From Scientific American:

I'll start with Kuhn. He is the philosopher of science who argued, in his 1962 book The Structure of Scientific Revolutions, that science can never achieve absolute, objective truth. Reality is unknowable, forever hidden behind the veil of our assumptions, preconceptions and definitions, or “paradigms.” At least that’s what I thought Kuhn argued, but his writings were so murky that I couldn’t be sure. When I interviewed him in 1991, I was determined to discover just how skeptical he really was. …

[Very, very]

As an example, I brought up AIDS. A few skeptics, notably virologist Peter Duesberg, were questioning whether the so-called human immunodeficiency virus, HIV, actually causes AIDS. These skeptics were either right or wrong, I said, not just right or wrong within the context of a particular social-cultural-linguistic context. Kuhn shook his head vigorously and said:

I would say there are too many grounds for slippage. There’s a whole spectrum of viruses involved. There’s a whole spectrum of conditions of which AIDS is one or several or so forth... I think when this all comes out you’ll say, Boy, I see why [Duesberg] believed that, and he was onto something. I’m not going to tell you he was right, or he was wrong. We don’t believe any of that anymore. But neither do we believe anymore what these guys who said it was the cause believe… The question as to what AIDS is as a clinical condition and what the disease entity is itself is not -- it is subject to adjustment. And so forth. When one learns to think differently about these things, if one does, the question of right and wrong will no longer seem to be the relevant question. …

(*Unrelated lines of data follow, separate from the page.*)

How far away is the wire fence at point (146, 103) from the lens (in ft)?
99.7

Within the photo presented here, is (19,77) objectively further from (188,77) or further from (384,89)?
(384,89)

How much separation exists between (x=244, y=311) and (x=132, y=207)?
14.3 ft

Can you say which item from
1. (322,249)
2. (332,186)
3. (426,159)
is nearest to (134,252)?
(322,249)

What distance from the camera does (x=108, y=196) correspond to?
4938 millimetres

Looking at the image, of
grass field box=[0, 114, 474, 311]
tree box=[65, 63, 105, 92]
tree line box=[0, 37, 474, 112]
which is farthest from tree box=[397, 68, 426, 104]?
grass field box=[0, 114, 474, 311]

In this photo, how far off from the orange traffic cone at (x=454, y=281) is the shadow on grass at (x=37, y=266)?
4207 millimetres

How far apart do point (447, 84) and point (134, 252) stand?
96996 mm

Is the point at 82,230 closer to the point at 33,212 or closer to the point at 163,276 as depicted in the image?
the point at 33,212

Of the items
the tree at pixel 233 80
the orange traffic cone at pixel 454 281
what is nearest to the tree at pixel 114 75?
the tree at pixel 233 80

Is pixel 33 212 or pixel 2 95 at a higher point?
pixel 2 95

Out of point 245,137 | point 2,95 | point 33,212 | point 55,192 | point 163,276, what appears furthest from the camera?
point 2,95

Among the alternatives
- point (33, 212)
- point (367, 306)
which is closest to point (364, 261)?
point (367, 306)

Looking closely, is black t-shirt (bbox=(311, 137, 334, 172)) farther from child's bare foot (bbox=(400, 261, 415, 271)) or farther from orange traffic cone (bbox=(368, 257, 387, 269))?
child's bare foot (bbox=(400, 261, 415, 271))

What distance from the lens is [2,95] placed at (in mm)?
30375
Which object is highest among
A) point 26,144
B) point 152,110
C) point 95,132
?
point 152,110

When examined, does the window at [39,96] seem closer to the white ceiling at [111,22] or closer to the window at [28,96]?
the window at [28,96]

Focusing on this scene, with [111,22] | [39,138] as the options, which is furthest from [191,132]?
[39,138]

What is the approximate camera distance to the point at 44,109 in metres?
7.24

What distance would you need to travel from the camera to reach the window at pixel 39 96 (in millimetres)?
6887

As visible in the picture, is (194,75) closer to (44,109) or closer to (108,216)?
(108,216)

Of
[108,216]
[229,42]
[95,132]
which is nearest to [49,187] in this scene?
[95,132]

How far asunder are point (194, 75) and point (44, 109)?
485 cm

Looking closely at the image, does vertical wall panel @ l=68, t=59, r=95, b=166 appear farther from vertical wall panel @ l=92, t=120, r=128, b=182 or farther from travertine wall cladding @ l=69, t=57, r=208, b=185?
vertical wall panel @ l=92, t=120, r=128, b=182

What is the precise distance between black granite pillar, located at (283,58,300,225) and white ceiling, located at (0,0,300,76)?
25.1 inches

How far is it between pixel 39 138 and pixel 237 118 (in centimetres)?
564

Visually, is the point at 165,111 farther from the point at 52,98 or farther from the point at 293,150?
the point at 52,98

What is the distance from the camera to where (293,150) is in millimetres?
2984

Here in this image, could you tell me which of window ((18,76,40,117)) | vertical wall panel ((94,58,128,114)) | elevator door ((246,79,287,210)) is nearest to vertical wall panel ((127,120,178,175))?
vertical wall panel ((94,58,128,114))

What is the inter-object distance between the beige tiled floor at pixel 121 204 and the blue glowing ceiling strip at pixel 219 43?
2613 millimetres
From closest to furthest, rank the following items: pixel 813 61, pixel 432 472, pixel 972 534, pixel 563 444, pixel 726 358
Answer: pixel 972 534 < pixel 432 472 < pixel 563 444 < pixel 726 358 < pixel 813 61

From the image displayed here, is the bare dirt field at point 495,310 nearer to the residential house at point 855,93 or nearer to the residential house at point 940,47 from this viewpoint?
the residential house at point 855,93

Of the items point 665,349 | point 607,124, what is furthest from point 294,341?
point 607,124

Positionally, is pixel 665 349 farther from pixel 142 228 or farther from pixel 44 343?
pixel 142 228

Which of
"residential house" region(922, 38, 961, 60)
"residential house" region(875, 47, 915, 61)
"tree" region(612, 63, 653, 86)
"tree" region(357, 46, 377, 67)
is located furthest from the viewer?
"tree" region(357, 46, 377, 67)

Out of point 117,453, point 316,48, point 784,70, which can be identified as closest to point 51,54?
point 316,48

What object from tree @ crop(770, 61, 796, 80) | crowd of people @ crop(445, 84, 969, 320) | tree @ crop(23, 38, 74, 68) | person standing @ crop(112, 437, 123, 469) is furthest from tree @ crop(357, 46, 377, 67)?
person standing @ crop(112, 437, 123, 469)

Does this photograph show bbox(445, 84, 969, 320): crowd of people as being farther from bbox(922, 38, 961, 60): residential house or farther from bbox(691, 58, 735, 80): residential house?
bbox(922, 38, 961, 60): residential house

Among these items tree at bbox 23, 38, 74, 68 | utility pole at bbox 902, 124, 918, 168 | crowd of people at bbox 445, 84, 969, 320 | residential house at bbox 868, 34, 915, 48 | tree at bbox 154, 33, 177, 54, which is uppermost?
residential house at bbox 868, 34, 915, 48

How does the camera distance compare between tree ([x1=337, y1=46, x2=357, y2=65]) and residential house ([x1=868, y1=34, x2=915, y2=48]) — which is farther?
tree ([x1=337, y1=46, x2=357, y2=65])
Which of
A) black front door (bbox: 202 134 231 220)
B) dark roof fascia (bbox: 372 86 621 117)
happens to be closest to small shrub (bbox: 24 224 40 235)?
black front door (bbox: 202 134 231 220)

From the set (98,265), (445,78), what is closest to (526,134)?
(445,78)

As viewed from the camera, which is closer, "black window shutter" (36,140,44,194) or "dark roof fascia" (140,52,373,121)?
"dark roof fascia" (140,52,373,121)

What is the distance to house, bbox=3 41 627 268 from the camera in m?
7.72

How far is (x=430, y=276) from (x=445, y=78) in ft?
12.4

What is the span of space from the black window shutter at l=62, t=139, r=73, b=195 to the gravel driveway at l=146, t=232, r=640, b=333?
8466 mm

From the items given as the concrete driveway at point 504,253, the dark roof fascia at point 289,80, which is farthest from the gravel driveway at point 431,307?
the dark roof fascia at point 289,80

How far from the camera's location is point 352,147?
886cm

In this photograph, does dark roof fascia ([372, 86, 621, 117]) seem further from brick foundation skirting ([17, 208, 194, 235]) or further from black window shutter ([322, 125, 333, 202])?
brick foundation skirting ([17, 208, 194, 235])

Back in the 1960s and 1970s, postmodernism was popular with left-wing, counter-culture types, who associated science with capitalism, militarism and other bad isms. But over the past few decades, extreme postmodernism—and especially the idea that all claims reflect the interests of the claimer--has become even more popular among those on the right. …

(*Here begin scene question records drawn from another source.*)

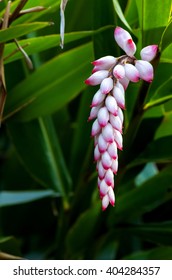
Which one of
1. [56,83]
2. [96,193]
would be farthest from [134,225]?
[56,83]

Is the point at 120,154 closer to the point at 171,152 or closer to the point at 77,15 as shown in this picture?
the point at 171,152

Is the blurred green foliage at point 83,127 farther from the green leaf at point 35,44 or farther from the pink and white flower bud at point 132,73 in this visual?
the pink and white flower bud at point 132,73

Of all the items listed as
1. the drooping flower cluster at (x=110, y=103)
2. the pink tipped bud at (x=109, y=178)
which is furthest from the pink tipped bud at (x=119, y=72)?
the pink tipped bud at (x=109, y=178)

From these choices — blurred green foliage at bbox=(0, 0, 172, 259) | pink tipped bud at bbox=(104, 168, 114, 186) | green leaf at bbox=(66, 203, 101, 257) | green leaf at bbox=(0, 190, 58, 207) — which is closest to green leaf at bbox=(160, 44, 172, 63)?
blurred green foliage at bbox=(0, 0, 172, 259)

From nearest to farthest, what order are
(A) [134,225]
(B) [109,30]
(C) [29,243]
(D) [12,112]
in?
1. (B) [109,30]
2. (D) [12,112]
3. (A) [134,225]
4. (C) [29,243]

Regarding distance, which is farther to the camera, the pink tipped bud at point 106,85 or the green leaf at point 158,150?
the green leaf at point 158,150
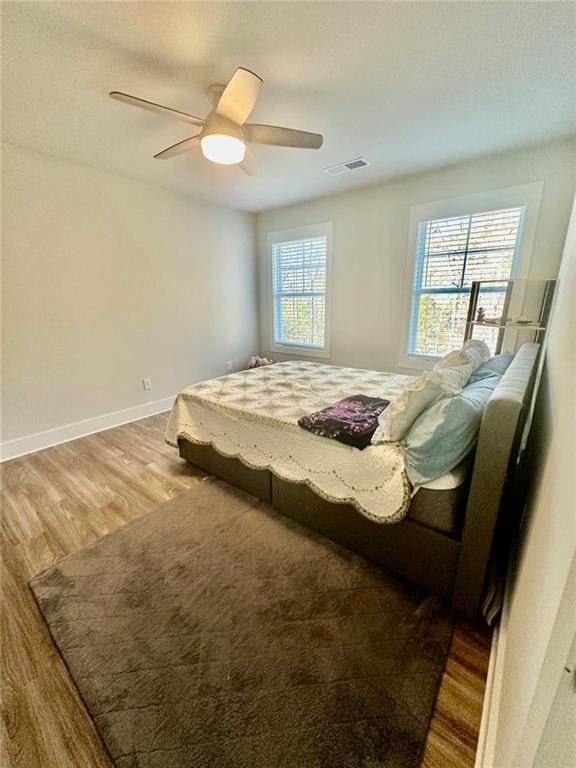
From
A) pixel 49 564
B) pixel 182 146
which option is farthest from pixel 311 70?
pixel 49 564

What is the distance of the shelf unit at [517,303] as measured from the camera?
2.51 meters

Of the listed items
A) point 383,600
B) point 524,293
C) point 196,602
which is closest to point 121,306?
point 196,602

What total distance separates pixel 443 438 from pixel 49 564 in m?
2.04

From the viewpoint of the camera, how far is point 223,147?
69.1 inches

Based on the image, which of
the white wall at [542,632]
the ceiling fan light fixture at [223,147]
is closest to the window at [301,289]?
the ceiling fan light fixture at [223,147]

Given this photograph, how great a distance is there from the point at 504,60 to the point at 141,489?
3.34m

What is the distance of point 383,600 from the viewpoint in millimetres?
1363

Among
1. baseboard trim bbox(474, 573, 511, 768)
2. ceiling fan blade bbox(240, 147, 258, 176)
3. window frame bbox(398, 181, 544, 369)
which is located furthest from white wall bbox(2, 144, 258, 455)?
baseboard trim bbox(474, 573, 511, 768)

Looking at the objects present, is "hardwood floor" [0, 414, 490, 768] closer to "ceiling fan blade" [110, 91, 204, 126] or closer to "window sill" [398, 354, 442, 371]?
"ceiling fan blade" [110, 91, 204, 126]

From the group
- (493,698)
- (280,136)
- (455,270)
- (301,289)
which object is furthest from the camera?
(301,289)

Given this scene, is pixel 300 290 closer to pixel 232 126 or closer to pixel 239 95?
pixel 232 126

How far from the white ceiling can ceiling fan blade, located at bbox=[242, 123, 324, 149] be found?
25 cm

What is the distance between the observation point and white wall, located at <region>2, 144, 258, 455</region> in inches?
101

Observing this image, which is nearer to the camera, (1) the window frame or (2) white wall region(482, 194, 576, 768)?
(2) white wall region(482, 194, 576, 768)
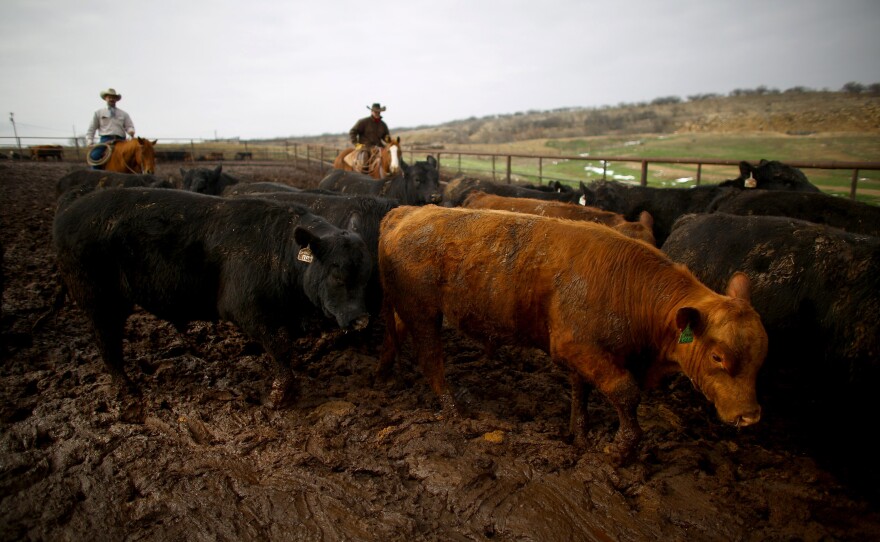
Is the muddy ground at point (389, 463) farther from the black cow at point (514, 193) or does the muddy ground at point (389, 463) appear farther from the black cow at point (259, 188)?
the black cow at point (514, 193)

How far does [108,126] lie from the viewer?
436 inches

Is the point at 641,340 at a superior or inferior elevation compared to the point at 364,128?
inferior

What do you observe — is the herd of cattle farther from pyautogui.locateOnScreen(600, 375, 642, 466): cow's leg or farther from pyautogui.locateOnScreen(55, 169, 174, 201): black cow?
pyautogui.locateOnScreen(55, 169, 174, 201): black cow

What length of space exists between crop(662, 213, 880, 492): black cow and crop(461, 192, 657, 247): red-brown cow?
139cm

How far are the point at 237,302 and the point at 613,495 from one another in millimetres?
3161

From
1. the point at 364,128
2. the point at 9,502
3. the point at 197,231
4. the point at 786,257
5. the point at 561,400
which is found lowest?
the point at 561,400

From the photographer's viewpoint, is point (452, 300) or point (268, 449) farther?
point (452, 300)

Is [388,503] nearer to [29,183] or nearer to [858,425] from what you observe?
[858,425]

If anything, right-wing postmodernism became even more virulent after Obama’s election in 2008, as Nicholas Kristof of The New York Times recalls in a recent column. In 2009, after officials at the Centers for Disease Control and other agencies started urging Americans to get vaccinated against swine flu, right-wing talk show host Rush Limbaugh declared, “I am not going to take [the vaccine], precisely because you're now telling me I must." Glenn Beck (remember him?) chimed in, “If somebody had the swine flu right now, I would have them cough on me. I'd do the exact opposite of what the Homeland Security says.” Donald Trump assured Fox News that the flu is “going to go away” and that “vaccines can be very dangerous.” …

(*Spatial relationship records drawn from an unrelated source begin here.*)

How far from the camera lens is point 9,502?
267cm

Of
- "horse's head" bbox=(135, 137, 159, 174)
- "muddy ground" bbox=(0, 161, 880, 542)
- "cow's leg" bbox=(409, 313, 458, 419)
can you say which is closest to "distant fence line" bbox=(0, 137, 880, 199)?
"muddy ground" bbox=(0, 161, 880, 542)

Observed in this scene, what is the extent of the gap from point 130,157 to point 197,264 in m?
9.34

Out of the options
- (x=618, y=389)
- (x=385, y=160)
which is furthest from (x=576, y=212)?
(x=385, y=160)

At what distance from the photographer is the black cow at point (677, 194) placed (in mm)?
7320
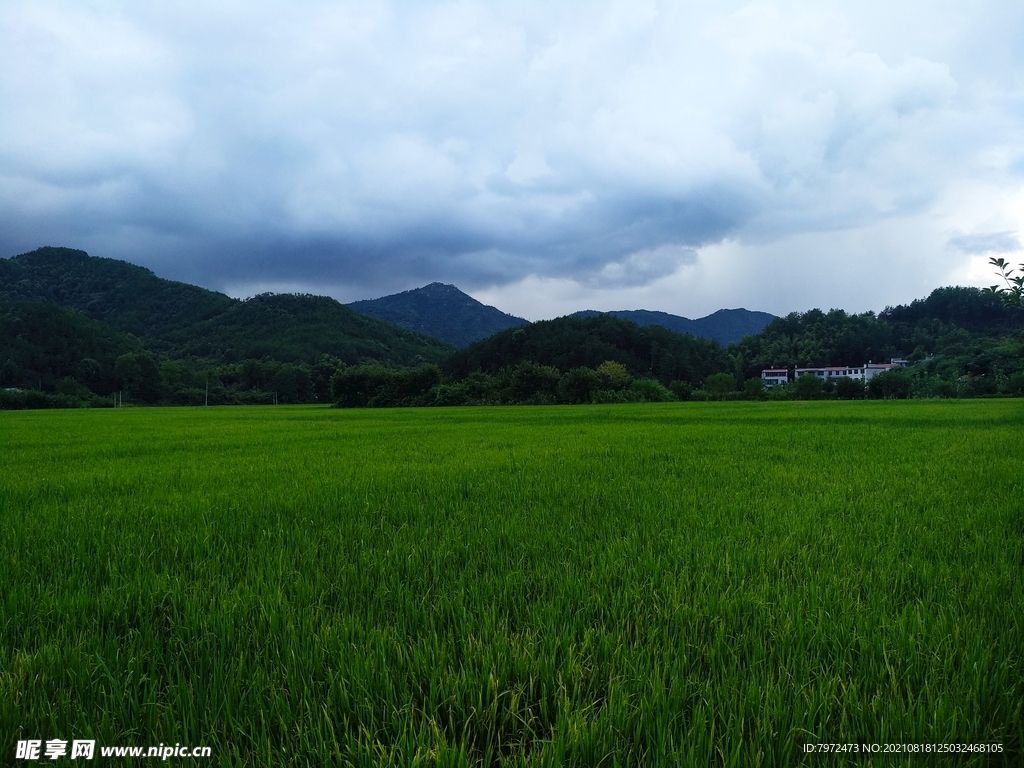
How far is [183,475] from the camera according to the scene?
6.15 m

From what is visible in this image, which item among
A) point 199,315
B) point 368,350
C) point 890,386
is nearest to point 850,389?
point 890,386

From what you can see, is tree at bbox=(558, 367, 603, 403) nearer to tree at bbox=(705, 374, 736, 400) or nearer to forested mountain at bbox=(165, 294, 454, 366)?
tree at bbox=(705, 374, 736, 400)

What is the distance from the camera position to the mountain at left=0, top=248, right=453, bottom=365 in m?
90.5

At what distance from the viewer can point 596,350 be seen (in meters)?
71.6

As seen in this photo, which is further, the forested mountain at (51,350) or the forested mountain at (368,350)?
the forested mountain at (51,350)

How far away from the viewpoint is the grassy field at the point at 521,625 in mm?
1389

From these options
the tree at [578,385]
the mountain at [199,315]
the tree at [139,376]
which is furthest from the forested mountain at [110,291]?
the tree at [578,385]

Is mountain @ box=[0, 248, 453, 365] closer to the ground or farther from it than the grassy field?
farther from it

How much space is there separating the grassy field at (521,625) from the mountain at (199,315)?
3363 inches

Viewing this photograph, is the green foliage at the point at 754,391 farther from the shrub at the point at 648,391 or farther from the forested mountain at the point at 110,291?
the forested mountain at the point at 110,291

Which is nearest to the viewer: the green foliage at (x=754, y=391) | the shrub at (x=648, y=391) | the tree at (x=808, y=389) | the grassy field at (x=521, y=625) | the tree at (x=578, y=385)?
the grassy field at (x=521, y=625)

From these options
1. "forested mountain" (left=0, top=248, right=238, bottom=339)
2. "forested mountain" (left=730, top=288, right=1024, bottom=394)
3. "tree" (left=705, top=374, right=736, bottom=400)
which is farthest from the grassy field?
"forested mountain" (left=0, top=248, right=238, bottom=339)

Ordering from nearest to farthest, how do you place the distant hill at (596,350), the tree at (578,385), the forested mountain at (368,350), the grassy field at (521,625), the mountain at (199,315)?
1. the grassy field at (521,625)
2. the tree at (578,385)
3. the forested mountain at (368,350)
4. the distant hill at (596,350)
5. the mountain at (199,315)

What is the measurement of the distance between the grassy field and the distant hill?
67.6 metres
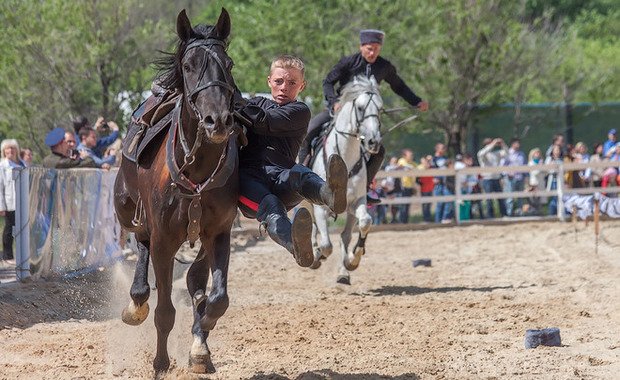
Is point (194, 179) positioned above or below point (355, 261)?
above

By the way, Kuhn’s prediction that Duesberg would come to be seen as neither right nor wrong turned out to be, well, wrong. The evidence that HIV causes AIDS is overwhelming, and denial of the HIV/AIDS link is viewed as morally as well as empirically wrong. In part because of Duesberg’s influence, the South African government withheld anti-retroviral medications from its citizens for years, resulting in more than 330,000 unnecessary deaths, according to a 2008 study.

Whatever we may say or think about it, reality has the last word.